Does the description disclose side effects, auth requirements, rate limits, or destructive behavior?

With no annotations provided, the description carries full burden for behavioral disclosure. It mentions what transformations are possible but doesn't describe important behavioral aspects: whether transformations are reversible, what happens to unsupported features during version changes, whether host constraints might remove card elements, or what the output format looks like. For a tool that modifies structured data, this is insufficient.

Agents need to know what a tool does to the world before calling it. Descriptions should go beyond structured annotations to explain consequences.

Conciseness5/5

Is the description appropriately sized, front-loaded, and free of redundancy?

The description is extremely concise - a single sentence that efficiently lists the three transformation capabilities. Every word earns its place with zero wasted text. The structure is front-loaded with the core purpose immediately clear.

## EXERCISES TO COMPLETE
(a) Set down the part of the tool description review that runs from "Conciseness5/5" to "purpose immediately clear.", word for word.
(b) List the behavioral aspects that the tool description review says the description does not describe.

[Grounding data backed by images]
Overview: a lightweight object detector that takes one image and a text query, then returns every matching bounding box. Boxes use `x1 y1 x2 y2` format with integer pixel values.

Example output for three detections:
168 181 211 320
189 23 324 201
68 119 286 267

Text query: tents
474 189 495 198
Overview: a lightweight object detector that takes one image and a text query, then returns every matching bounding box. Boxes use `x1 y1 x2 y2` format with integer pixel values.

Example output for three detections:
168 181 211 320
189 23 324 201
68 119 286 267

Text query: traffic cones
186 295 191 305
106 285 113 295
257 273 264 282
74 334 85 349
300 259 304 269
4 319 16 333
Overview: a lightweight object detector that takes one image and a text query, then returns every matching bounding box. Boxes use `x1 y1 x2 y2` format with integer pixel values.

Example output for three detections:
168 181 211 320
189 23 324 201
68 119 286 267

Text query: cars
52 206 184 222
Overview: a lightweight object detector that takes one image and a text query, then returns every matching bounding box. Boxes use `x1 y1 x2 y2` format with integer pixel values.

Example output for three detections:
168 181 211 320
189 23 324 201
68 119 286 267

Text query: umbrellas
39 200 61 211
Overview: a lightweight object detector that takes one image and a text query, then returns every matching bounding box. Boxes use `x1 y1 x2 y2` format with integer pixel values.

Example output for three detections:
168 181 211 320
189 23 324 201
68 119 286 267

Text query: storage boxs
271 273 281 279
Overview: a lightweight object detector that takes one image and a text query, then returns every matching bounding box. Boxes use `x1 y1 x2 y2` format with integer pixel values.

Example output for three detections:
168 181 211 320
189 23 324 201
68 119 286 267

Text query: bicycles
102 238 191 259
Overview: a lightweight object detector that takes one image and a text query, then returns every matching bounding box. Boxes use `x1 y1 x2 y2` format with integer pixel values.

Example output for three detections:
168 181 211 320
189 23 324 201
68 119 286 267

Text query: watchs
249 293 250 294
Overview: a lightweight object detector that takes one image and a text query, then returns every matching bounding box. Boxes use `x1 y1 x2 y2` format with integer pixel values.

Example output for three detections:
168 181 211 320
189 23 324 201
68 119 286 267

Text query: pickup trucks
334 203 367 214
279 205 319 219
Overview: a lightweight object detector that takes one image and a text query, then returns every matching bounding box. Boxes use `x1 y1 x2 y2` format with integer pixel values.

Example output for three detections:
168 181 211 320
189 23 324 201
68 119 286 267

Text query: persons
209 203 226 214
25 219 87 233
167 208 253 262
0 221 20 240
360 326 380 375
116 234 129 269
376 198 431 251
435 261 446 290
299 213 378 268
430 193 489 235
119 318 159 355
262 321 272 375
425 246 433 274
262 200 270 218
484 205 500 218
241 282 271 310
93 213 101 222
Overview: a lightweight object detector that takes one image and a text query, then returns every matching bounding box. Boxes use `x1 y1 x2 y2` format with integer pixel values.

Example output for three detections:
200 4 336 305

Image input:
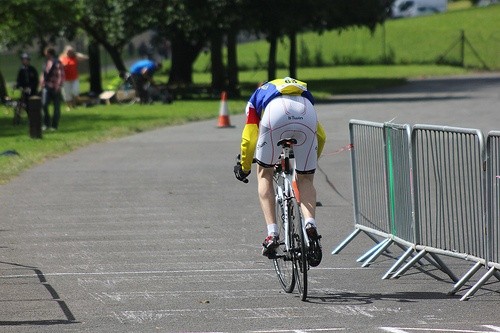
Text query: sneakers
262 232 279 256
304 221 322 267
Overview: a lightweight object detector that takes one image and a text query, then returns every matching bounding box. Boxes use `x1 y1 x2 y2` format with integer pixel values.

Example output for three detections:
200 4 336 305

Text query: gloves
233 165 252 184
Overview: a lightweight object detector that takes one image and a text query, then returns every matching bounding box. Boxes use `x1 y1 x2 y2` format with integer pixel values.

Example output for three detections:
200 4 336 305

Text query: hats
21 53 31 60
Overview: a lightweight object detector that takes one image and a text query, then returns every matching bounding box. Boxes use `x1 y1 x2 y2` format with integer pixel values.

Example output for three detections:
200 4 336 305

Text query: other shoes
41 125 47 131
67 107 71 111
49 127 57 131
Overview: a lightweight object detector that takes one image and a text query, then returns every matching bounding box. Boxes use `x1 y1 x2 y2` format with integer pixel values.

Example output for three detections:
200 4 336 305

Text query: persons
40 47 64 131
119 72 136 88
58 46 89 111
130 60 163 104
13 53 38 120
234 77 325 268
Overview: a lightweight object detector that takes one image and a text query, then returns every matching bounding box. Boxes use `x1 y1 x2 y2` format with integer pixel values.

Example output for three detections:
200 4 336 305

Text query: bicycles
234 137 323 302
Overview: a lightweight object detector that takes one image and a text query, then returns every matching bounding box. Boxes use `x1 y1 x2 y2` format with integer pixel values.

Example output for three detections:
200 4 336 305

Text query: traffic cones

## PER-TASK OUTPUTS
(a)
Conciseness5/5

Is the description appropriately sized, front-loaded, and free of redundancy?

The description is extremely concise - a single sentence that efficiently lists the three transformation capabilities. Every word earns its place with zero wasted text. The structure is front-loaded with the core purpose immediately clear.

(b)
- Whether transformations are reversible
- What happens to unsupported features during version changes
- Whether host constraints might remove card elements
- What the output format looks like